A February recommendation by the International Olympic Committee's executive board to throw wrestling out of the Games after 2016 essentially was put on hold Wednesday by the same panel, which voted to include the sport, along with baseball/softball and squash, on a short list of consideration for the 2020 and 2024 Olympics.
The full 101-person IOC general assembly will make a final decision in September to accept one of those three (baseball/softball is a combined bid) as a "provisional sport" in the two Olympic programs that follow the 2016 Rio de Janeiro Games.
"I'm very relieved, very pleased for the sport," said Jim Scherr, the 1988 Olympic bronze medalist who chairs the Committee to Preserve Olympic Wrestling that was formed after the February IOC decree that shocked his sport. "But this is only the first step. We must convince the general assembly that wrestling deserves to remain on the program."

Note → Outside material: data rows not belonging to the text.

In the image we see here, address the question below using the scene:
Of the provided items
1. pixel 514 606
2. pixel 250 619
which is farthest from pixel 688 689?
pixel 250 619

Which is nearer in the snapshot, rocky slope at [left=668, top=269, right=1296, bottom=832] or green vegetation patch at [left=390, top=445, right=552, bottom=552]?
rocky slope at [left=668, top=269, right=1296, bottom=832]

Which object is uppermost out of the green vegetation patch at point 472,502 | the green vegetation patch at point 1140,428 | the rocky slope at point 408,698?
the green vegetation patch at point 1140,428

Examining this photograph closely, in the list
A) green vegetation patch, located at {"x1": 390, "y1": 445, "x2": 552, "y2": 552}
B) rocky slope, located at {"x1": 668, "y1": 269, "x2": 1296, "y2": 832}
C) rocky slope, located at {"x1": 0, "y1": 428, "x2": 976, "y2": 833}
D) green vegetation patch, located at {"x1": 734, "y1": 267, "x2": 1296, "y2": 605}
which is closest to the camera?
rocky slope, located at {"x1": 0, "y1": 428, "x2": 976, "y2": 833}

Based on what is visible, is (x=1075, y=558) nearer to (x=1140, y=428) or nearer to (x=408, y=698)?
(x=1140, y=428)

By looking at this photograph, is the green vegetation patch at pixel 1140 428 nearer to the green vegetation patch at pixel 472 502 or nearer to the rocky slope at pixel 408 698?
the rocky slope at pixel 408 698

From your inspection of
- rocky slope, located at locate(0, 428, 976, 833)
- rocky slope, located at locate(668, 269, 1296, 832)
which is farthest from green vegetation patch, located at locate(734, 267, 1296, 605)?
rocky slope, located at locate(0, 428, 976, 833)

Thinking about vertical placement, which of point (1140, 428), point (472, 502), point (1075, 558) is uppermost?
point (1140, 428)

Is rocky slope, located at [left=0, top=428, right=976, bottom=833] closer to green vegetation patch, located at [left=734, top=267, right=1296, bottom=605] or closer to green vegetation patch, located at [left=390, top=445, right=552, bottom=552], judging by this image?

Eight sports -- the other five were karate, roller sports, sport climbing, wakeboarding and the Chinese martial art of wushu -- made presentations to the 15-member executive board at Wednesday's IOC meeting in St. Petersburg, Russia. USA Wrestling federation executive director Rich Bender said during an international teleconference that his sport was put forward for the September vote on the board's first ballot.
Scherr acknowledged that the IOC's suggestion three months ago to drop wrestling, which has a 3,000-year Olympic history, prompted a series of widespread changes that "were probably 20 years overdue."
The Swiss president of the sport's international governing body, FILA, immediately received a no-confidence vote and resigned, and changes were implemented in the sport's constitution and its competitive rules.
Also, wrestling officials engaged in a massive campaign to better market and explain the sport and its international clout, including a recent exhibition match featuring American, Russian and Iranian wrestlers at Grand Central Terminal.
Scherr said that an attention to more fan-friendly and TV-friendly rules -- creating "more activity and more scoring, and which will remove stalling and remove chance," he said -- plus an emphasis on gender equity combined to convince the IOC board that wrestling is able to meet the IOC's "desire to modernize its sports program."
Wednesday's IOC vote merely was "the semifinals" in wrestling's effort to re-establish its presence in the Olympics, FILA vice president Stan Dziedzic said. "We need to win the finals" at the September vote. But he and Bender said wrestling's arguments to have their sport chosen over baseball/softball and squash would not use "negative" references to those other sports.
Rather, Bender said, they will cite the "relevancy of wrestling to the Olympic movement." They will present wrestling, Dziedzic said, for "its true meritocracy. Two equal-sized contestants, armed with nothing but their wit and will, is as true a meritocracy as we have."